[time-nuts] HP5065B !!!

Magnus Danielson magnus at rubidium.dyndns.org
Sun Apr 28 12:36:16 UTC 2013


On 04/28/2013 02:01 PM, Attila Kinali wrote:
> On Sun, 28 Apr 2013 17:50:06 +1200
> Bruce Griffiths<bruce.griffiths at xtra.co.nz>  wrote:
>
>> Has anyone considered a laser pumped variant like:
>> http://tf.nist.gov/general/pdf/1009.pdf
>>
>> Apart from the ECDL laser (can be assembled using readily availalble
>> parts) it looks fairly straightforward.
>
> Considered, yes, tried, no. From what i've read sofar, this system
> has the problem of locking the laser wavelength onto the right
> absorbtion line. IIRC the linewidth of Rb in a vapor cell is a couple
> of 10kHz to a few 100kHz. Using an ECDL you get a laser linewidth of
> less than 1MHz easily, usally in the range of a few 100kHz and less.
> Ie. the laser would need to be kept on the absorption line with a stability
> of a couple of 100kHz at most. Using just a laser diode (without the
> external cavity) with its linewidth of>100MHz makes it actually a
> little bit easier to handle.
>
> But getting the laser to the right Rb absorption line and detecting whether
> it's off is still not solved. Most of the papers that i've read that do
> something similar use an additional vapor cell to determine the correct
> position of the laser.
>
> I'm quite sure that it could be done with a single vapor cell using
> some sophisticated control loop that steers both the 6.9Ghz signal
> and the laser wavelength, but i doubt it's easy. But then, i didn't
> have an in depth look at this.

When being at NIST last summer, they had us tour the facility. One of 
them was not as much a show but a physical lab. We got to trim up and 
test laser-cooling of... rubidium vapour. It was about 100000 of 
hardware on the table if I recall correctly, but nothing really advanced 
really. A secondary rubidium cell was used as a detector for the right 
rubidium features. Using that and tune two lasers with lock in 
amplifiers also having sweep features, it became fairly simple to do. 
More than half the table of equipment does not apply to a rubidium clock 
anyway, so the set up could be rationalized down considerably.

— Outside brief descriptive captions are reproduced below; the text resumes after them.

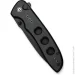   Civivi Hyperpulse C23087A-1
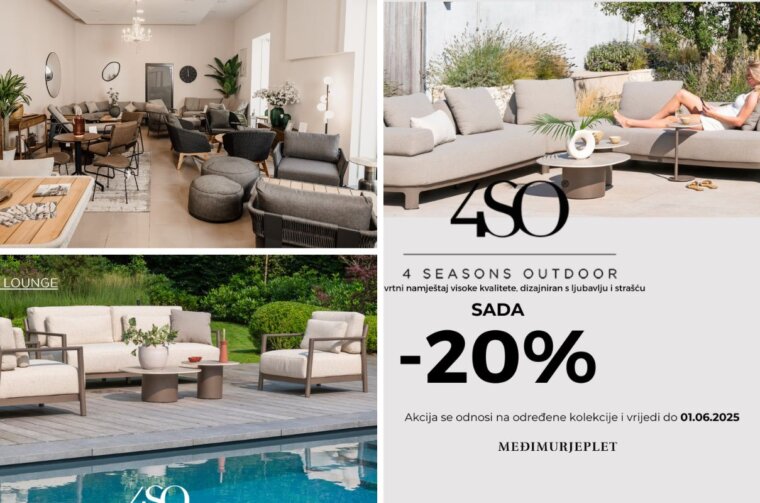 novo novo novo Medjimurjeplet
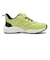 HK85107 WP　17-22(H) MACH ADDISON　LIME/BLACK　688984-0002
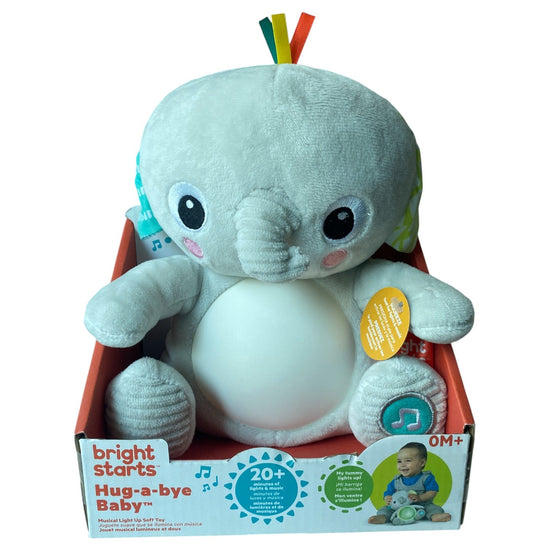 Bright-Starts-Hug-A-Bye-Baby-Elephant-Toy-1-2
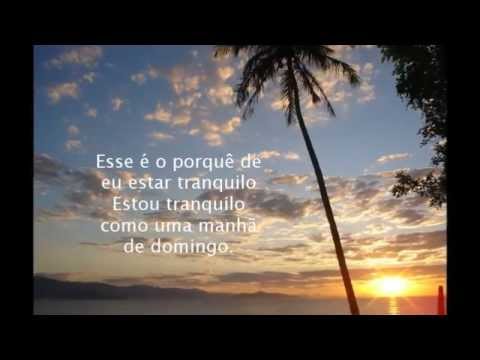 Lionel Richie's 'Easy' Tradução 🎶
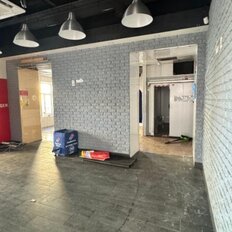 100 м², помещение свободного назначения - изображение 1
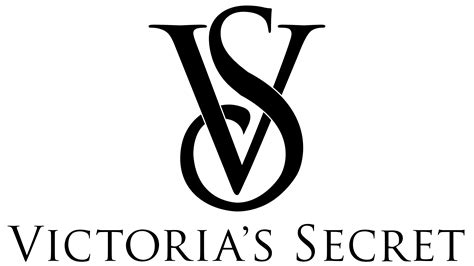 Victoria's Secret Logo y símbolo, significado, historia, PNG, marca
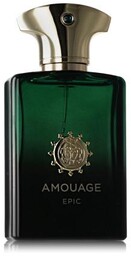 Amouage Epic Man woda perfumowana 50 ml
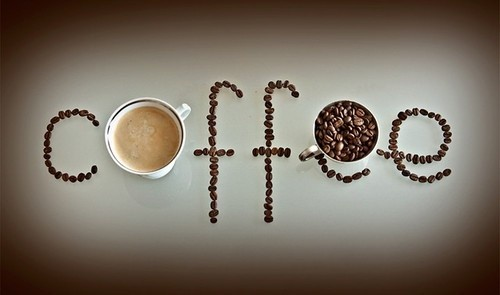 بنکداری موادغذایی خارجی بردیا - bardiya - مظنه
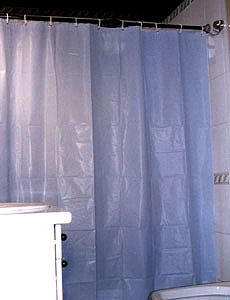 PROTECTOR BAÑO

We succeeded to laser-cool both the Rb-87 and Rb-85 :)

Turned out that once you got about the right wavelengths and fairly 
balanced polarization, much other things like the magnetic 
field-strength was not very critical at all to achieve and maintain the 
effect.

It was a fun lab to do, and I wish to learn more about steering laser 
wavelengths etc. I do far to little optical stuff.

It is also interesting that our optically pumped rubidiums is in fact 
more closely related to modern atomic standards than traditional caesium 
beams. The fountains is really a cross of them both to some degree.